Omar Anderson, Gleaner Writer

Opposition Leader Bruce Golding (right) speaks with Earl Samuels, president of the Rotary Club of St. Andrew, during the club's weekly luncheon meeting held at Jamaica Pegasus Hotel in New Kingston yesterday. - RUDOLPH BROWN/CHIEF PHOTOGRAPHER
OPPOSITION LEADER Bruce Golding yesterday appealed for the implementation of crime recommendations to dismantle garrisons and reshape politics in these communities.
Mr. Golding, who in 1995 denounced garrison politics while establishing the National Democratic Movement (NDM), said the country is being faced with a "huge implementation deficit".
Speaking ahead of the bi-partisan crime summit at Jamaica House later this month, the West Kingston Member of Parliament cited the recommendations of several crime committees since 1970, including those chaired by Chief Justice Lensley Wolfe and former Political Ombudsman, Justice James Kerr.

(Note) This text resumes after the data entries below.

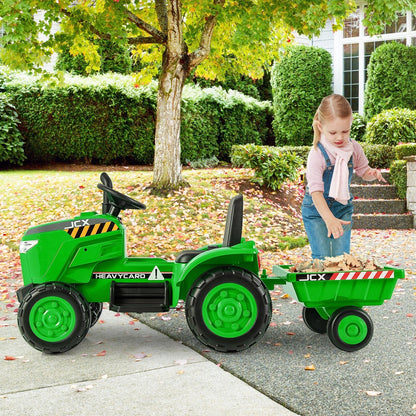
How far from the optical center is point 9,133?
48.1 feet

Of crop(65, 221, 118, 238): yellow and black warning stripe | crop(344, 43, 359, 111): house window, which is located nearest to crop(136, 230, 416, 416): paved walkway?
crop(65, 221, 118, 238): yellow and black warning stripe

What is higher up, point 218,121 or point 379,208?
point 218,121

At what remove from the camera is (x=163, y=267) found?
4.22m

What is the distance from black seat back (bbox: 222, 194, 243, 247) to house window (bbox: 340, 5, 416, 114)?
13.9m

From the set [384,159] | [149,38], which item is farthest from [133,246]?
[384,159]

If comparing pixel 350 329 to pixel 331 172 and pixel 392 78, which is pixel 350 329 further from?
pixel 392 78

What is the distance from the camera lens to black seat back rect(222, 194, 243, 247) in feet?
13.3

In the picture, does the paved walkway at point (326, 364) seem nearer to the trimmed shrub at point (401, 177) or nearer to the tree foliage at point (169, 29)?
the tree foliage at point (169, 29)

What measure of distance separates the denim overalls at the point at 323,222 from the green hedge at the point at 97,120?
1117 centimetres

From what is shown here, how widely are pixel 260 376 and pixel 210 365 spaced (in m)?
0.35

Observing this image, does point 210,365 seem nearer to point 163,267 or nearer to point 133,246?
point 163,267

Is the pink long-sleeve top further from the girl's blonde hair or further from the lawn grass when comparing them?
the lawn grass

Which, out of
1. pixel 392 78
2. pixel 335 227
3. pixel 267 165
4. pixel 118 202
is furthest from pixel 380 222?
pixel 118 202

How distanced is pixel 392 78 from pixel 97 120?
25.0ft
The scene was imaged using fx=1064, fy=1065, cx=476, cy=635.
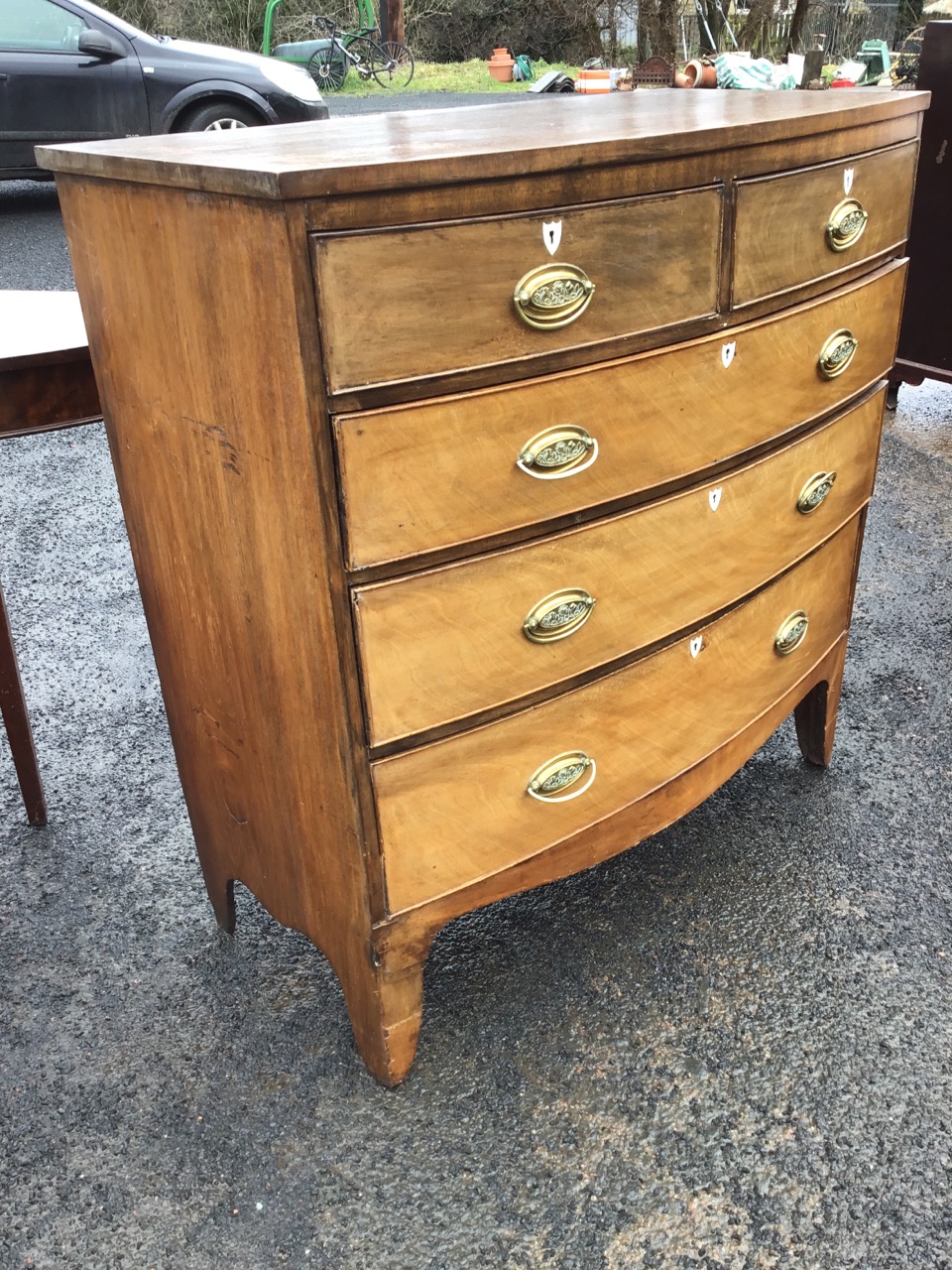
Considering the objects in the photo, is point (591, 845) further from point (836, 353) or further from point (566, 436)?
point (836, 353)

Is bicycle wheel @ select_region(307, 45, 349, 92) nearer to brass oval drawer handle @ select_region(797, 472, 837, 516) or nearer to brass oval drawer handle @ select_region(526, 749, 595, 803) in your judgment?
brass oval drawer handle @ select_region(797, 472, 837, 516)

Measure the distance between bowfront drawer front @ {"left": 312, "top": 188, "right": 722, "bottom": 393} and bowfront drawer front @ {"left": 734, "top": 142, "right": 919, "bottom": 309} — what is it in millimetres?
74

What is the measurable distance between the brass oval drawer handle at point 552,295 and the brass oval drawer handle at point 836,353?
538 mm

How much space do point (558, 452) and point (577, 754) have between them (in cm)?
42

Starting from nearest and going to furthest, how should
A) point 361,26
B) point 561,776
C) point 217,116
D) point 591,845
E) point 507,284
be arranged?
point 507,284 < point 561,776 < point 591,845 < point 217,116 < point 361,26

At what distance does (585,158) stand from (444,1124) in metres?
1.20

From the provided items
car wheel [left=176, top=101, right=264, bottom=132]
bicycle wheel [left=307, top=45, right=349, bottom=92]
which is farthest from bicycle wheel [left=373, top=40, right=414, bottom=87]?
car wheel [left=176, top=101, right=264, bottom=132]

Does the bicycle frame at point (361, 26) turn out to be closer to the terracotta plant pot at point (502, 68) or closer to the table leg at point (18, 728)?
the terracotta plant pot at point (502, 68)

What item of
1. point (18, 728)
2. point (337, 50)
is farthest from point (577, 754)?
point (337, 50)

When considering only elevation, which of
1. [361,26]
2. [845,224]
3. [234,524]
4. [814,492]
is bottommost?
[814,492]

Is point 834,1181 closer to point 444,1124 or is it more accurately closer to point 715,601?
point 444,1124

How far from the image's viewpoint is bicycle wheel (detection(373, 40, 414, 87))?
1630 centimetres

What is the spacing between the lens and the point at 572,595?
1282mm

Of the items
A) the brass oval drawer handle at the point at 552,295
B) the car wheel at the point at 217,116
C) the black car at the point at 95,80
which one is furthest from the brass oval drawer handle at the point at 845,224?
the car wheel at the point at 217,116
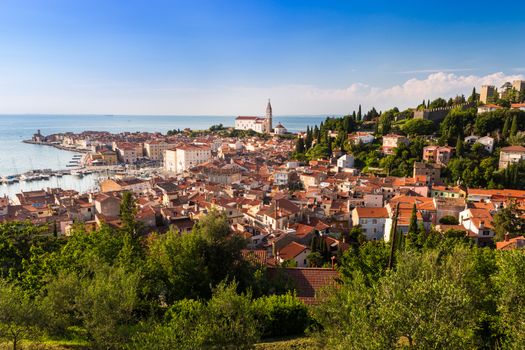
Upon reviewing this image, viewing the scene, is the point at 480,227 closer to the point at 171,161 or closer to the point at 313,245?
the point at 313,245

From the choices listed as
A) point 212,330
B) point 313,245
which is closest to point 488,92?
point 313,245

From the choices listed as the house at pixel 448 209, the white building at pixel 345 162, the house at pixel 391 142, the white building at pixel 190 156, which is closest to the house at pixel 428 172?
the house at pixel 391 142

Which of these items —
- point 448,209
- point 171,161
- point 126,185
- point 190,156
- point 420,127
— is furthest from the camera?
point 171,161

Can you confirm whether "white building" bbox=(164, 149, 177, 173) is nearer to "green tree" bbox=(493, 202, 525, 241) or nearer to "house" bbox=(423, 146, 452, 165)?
"house" bbox=(423, 146, 452, 165)

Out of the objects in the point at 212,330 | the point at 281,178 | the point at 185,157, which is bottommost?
the point at 185,157

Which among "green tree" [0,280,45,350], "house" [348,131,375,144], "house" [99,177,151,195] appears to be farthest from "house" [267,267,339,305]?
"house" [348,131,375,144]

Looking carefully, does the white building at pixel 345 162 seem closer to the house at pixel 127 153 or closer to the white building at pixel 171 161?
the white building at pixel 171 161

"I believe it is going to be imperative for us to address in a frontal way, the question of garrison politics and the specific recommendations made by the Kerr and Wolfe Committees, as to how garrison politics ought to be transformed and dismantled, and how we need to reshape the politics that exists in these communities," he said.
The JLP Leader was speaking at the Rotary Club of St. Andrew 's weekly luncheon at the Jamaica Pegasus Hotel, New Kingston.
Mr. Golding's comments came more than two years after rejoining the JLP, the party he had left to form the NDM.
On April 13 this year, Mr. Golding was overwhelmingly elected to represent West Kingston, a garrison constituency, following the resignation of former MP Edward Seaga.
Yesterday, the Opposition Leader said the country must be decisive in its fight against dons attempting to control communities.
"We must be prepared to examine them (recommendations) and take firm decisions and implement them, so that what constitutes an hindrance to the effective policing of these communities and the establishment of effective relationship between these communities and the police, that we can get beyond that," Mr. Golding proposed.